Texas Border City A Model For Solar Power
Fronteras: The USDA has lifted a ban on inspectors working in Mexico, which could invigorate a cattle trade that has been hurt in both countries. We look at how one border city provides a model for solar power in Texas. State health officials have alerted the CDC about conditions in border facilities where thousands of Central American minors are being detained. Commentator Yvette Benavides takes us inside an immigration court room in San Antonio where these children and teens are making their cases.
The USDA has rescinded a 2012 ban on inspectors working at what was the largest single point of entry for Mexican cattle into the United States until two years ago. Lorne Matalon reports from Mexico that the lifting of the ban signals a small but significant shift in border policy. The USDA is signaling that some places on the border are safe enough to continue its work. In returning to Mexico the agency is hoping to invigorate a cattle trade that’s been hurt in both countries.
For most of its life, the small border city of Presidio, Texas, has been on the edge of the electric grid. This rugged part of West Texas has seen a major upgrade of its transmission lines over the past five years, but before that, it was pretty much the Wild West of the grid.
For decades, the only power lines coming in and out of the region hung from old wooden poles built in the 1950s.
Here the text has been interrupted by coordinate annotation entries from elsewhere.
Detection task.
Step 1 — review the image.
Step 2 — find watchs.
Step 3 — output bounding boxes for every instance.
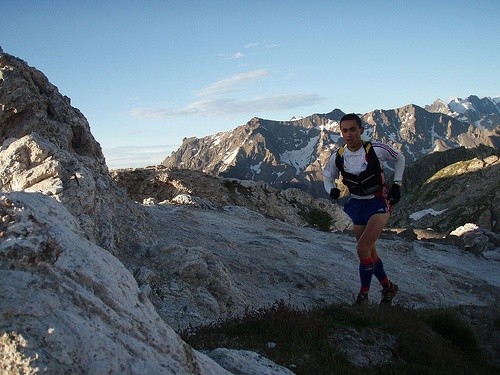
[394,181,402,186]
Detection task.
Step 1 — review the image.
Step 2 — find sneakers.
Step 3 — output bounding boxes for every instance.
[352,291,368,307]
[380,280,399,306]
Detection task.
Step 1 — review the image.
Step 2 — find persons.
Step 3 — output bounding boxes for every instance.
[322,113,407,306]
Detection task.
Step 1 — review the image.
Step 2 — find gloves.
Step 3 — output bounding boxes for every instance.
[330,188,341,200]
[387,183,401,206]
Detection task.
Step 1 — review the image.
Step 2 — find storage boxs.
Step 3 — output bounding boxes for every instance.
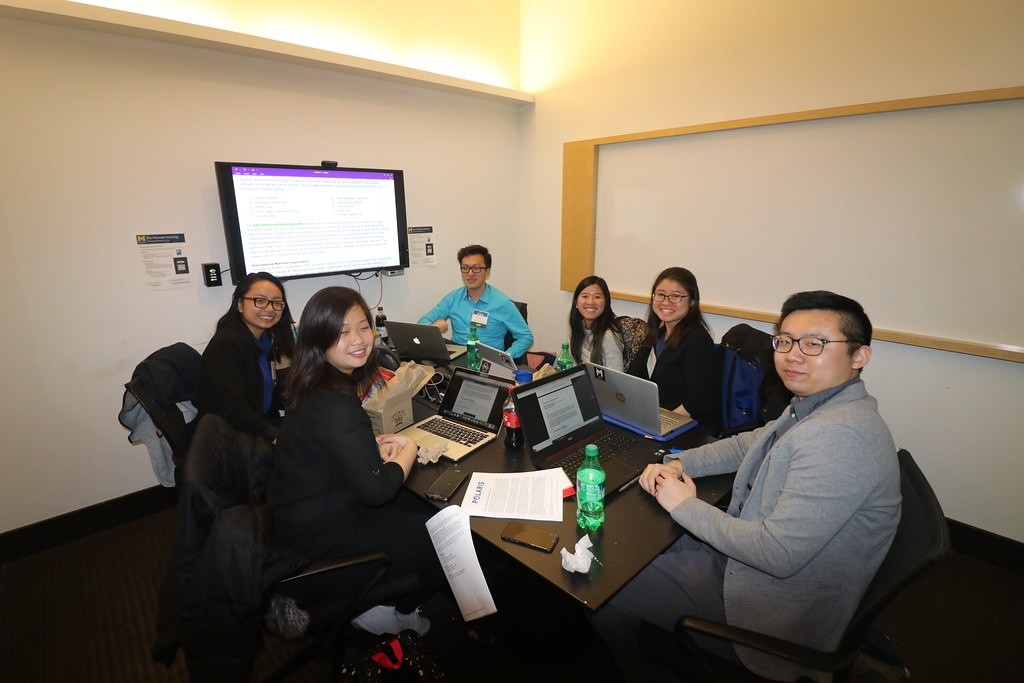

As part of Marfa Public Radio’s series on the future of solar power in Texas, Travis Bubenik reports on how after the upgrades, Presidio turned to the sun to make blackouts and power surges a thing of the past.
State health officials have alerted the U.S. Centers for Disease Control and Prevention about conditions in border facilities where thousands of Central American children are being detained. KERA’s Shelley Kofler reports on concerns about an increased risk for the spread of disease.
Commentary: Searching for Lady Justice on San Antonio’s Dolorosa Street
The federal system housing thousands Central American children is overwhelmed. Also overwhelmed are immigration courts. That’s the next step in these children’s long journey and it can also be treacherous.
A law change is being proposed in Congress that would remove some legal protections for these children and fast track their deportations. But Texas Public Radio commentator Yvette Benavides recently visited immigration court in San Antonio and wondered how justice is best served.
San Antonio Mayor Julián Castro is preparing to depart for our nation's capital and the area chambers of commerce recently hosted a community celebration in his honor. Castro begins his job with the U.S. Department of Housing and Urban Development on July 28. Texas Public Radio's Ryan Loyd reports.